Krizden skandala Oğulcan Çağlayan olayı ve medyanın sessizliği
Fotoğraf: CeeGee / Wikimedia Commons (CC-BY-SA 4.0)
Can Kozanoğlu, “Bu Maçı Alıcaz” kitabında aktarır: 1967’de TİP Milletvekili Çetin Altan, 43 kişinin öldüğü Kayseri-Sivas faciasını TBMM gündemine taşımaya çalışırken AP sıralarından sataşmalara maruz kalır: “Toto oynasınlar, toto…”
Aynı AP’liler, memleket siyasetini, yerel politikayı futbol üzerinden yönetmeye en çok meraklı olanlardır. Gelin görün ki iş bir faciaya vardığında, “Yahu bu iş niye böyle oldu”yu dert edene verilen tek yanıt “Toto oynasınlar, toto”dur.
Son günlerde spor medyasının durumu bu bahisteki AP’lilerden hallice. TFF ve kurullarının ne kadar büyük çıkar çatışmaları içeren pozisyonları işgal ettiği herkesin malumu. Ancak bu “konsantre” hallerin (Mesela konsantre AKP’lilik ya da konsantre Rizelilik) Galatasaray ile Çaykur Rizespor arasındaki Oğulcan Çağlayan krizinde vardığı nokta inanılmaz. Galatasaray Başkanı Burak Elmas, Rizespor’un kendilerine ulaştırdığı anlaşma metninde yer alan “Tahkim Kurulu üyelerine yapılan suç duyurusunun geri çekilmesi” maddesini kamuoyuna duyurdu. Normal bir ülkede ilgili kurumlarda peşi sıra istifalarla sonuçlanması gereken bu açıklama bırakın “kıyamet koparma”yı tan yeli bile estiremedi. Kendisini nasıl savunacağı merak konusu olan TFF ve Tahkim Kurulu bu ifşaat hiç yapılmamış gibi davranmayı tercih etti. Ancak bunu, işlevini tamamen kaybeden, gazeteciliğe dair hiçbir iddiası kalmayan, tıpkı TFF yöneticileri gibi siyasi iktidarı paylaşan klikler tarafından kumanda edilen medya mümkün kıldı. Elmas, kâğıt üzerinde herkesin gördüğü çıkar çatışmalarının pratikte nasıl işlediğini ortaya koydu ve 1967 TBMM’sindeki Çetin Altan kadar yalnız olduğunu gördü. Spor sayfaları bahis yorumlarıyla, maç yazılarıyla, transfer haberleriyle dolmaya devam etti.

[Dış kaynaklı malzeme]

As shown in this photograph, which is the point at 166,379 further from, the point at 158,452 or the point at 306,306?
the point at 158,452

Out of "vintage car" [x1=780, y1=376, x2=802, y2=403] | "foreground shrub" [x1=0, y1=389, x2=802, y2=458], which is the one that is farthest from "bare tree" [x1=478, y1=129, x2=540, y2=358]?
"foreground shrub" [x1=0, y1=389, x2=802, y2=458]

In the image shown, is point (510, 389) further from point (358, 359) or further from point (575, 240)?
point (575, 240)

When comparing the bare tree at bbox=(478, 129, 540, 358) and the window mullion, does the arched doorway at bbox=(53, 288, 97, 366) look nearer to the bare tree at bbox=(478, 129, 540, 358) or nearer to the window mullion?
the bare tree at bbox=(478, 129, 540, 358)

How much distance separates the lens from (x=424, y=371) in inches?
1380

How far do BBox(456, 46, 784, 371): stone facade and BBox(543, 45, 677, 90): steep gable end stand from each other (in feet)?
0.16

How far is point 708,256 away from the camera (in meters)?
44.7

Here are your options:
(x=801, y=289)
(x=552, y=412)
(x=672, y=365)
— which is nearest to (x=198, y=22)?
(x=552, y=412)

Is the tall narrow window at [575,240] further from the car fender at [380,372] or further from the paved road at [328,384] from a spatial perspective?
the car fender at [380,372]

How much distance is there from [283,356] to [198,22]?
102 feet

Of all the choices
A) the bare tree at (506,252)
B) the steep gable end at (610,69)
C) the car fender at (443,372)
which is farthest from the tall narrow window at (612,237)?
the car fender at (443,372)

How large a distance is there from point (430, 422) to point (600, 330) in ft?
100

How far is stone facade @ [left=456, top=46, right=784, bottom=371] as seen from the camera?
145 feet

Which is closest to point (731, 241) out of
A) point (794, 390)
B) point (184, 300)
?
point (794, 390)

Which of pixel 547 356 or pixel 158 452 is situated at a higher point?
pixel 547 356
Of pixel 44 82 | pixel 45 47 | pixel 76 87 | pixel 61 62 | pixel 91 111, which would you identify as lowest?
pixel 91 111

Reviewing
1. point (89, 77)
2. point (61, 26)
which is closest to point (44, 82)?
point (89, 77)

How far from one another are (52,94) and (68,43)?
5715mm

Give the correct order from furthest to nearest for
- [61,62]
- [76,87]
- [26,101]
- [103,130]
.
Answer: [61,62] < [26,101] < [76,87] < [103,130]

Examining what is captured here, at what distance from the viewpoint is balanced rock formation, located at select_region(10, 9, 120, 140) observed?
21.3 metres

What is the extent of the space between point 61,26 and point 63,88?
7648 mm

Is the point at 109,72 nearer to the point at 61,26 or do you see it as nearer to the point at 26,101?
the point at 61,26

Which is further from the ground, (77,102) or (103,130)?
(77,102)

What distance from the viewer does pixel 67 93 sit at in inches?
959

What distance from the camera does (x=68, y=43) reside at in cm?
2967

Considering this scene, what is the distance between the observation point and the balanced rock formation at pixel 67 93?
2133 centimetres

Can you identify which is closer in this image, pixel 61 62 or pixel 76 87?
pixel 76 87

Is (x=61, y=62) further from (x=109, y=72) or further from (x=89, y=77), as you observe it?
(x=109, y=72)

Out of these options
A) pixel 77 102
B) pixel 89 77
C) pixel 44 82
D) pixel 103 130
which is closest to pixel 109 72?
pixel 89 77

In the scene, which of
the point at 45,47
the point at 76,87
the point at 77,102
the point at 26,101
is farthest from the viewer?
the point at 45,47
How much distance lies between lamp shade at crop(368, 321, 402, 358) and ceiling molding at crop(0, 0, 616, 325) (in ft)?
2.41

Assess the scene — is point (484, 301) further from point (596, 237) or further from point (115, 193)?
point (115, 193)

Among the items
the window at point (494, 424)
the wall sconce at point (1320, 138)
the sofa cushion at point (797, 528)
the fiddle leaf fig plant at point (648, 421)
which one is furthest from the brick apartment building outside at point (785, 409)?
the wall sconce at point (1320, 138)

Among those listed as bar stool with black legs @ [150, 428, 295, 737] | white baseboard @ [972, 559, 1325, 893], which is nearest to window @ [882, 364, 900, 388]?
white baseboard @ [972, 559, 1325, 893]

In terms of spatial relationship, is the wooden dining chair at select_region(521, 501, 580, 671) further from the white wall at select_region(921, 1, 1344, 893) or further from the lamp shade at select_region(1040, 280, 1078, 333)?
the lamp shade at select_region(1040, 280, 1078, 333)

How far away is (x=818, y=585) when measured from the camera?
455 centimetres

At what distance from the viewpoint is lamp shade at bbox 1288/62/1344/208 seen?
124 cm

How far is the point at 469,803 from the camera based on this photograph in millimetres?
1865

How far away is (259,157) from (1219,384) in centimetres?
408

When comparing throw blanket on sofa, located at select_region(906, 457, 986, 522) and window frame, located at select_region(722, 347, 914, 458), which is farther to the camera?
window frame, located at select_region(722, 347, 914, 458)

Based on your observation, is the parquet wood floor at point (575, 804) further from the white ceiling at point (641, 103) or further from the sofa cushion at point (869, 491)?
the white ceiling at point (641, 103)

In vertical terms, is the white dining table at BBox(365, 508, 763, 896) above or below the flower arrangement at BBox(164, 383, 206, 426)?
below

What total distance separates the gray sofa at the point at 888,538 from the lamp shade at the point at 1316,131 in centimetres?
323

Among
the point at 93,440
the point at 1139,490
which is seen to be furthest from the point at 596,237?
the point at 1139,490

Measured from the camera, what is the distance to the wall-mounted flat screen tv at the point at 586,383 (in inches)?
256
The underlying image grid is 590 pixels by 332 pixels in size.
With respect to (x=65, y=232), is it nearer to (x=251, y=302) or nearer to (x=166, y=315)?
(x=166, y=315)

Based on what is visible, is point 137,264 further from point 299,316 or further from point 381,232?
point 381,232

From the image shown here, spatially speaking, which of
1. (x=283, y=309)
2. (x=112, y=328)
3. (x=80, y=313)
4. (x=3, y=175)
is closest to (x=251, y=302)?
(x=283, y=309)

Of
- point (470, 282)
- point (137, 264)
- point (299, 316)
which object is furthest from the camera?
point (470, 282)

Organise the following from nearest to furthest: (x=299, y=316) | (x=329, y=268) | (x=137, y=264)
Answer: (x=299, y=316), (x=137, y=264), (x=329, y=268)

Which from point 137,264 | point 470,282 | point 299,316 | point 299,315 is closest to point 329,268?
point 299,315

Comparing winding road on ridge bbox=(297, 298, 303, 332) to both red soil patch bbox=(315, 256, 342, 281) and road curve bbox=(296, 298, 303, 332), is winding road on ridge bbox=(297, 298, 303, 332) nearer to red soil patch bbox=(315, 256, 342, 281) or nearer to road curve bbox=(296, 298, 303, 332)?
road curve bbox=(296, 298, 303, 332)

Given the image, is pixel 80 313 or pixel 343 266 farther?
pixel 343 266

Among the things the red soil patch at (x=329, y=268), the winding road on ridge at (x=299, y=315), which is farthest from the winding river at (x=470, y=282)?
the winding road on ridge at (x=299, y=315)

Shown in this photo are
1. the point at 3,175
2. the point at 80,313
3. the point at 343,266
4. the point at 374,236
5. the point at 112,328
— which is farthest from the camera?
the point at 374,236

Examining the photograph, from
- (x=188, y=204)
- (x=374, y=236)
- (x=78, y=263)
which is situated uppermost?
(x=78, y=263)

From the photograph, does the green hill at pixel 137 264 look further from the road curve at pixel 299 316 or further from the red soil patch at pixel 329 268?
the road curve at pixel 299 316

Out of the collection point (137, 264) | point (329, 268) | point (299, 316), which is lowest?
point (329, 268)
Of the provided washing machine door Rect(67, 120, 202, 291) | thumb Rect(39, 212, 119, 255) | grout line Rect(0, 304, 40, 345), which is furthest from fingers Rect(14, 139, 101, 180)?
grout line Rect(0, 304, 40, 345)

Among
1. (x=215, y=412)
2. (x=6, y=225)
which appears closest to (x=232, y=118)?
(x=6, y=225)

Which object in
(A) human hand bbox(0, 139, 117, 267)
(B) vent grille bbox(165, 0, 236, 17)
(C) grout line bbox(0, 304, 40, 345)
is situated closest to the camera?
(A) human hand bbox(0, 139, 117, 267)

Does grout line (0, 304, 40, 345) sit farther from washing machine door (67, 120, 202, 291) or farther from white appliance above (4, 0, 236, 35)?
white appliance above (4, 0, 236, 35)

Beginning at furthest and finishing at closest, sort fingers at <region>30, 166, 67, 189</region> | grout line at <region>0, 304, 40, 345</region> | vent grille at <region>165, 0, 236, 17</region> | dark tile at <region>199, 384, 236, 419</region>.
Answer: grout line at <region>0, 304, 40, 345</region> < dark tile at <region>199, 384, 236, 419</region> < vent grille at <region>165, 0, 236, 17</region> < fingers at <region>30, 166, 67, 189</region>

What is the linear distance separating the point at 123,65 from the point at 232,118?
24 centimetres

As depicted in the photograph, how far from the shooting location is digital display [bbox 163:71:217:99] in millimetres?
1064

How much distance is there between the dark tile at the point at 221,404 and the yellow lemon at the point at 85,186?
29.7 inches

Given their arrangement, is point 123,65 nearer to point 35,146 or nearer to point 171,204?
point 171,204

Bu işte siyasi erk sahiplerinin oynadığı rol tartışmasız. Önceki TFF Başkanı Yıldırım Demirören’in bu pozisyonunu İddaa (Toto) patronluğuna nasıl basamak yaptığını yine aynı gazetecilerin sessizliği altında takip etmiştik. Bu ülkede en büyük akçeli skandalların dahi siyaset, bürokrasi, medya alanındaki pervasız siyasal tekelle nasıl örtbas edildiğini biliyoruz. Ancak bu mesele özelinde işin bir de “taraftarlık” boyutu var. Türkiye’de bu işler hep “Herkes bize karşı”, “En temiz biziz” ruh haliyle yürütüldüğü için bu tip skandallar kulüplerin ya da taraftarların ortaklaşabildiği zeminler yaratmıyor. Oysa öncesi bir yana “özerk” federasyonun 1997’de mafya/derin devlet kapışmasına sahne olan ilk seçimlerinden bu yana gördüğümüz şey açık. Türkiye’de özerk bir futbol yapısı yok. Siyasi iktidara dolayısıyla iş çevrelerine, mafyaya, derin güçlere göbekten bağlı bir futbol var ve bunun farklı konjonktürlerde farklı adaletsizlikler yaratan - ama illa da adaletsizlik yaratan – mekanizmalar üretmesi kaçınılmaz.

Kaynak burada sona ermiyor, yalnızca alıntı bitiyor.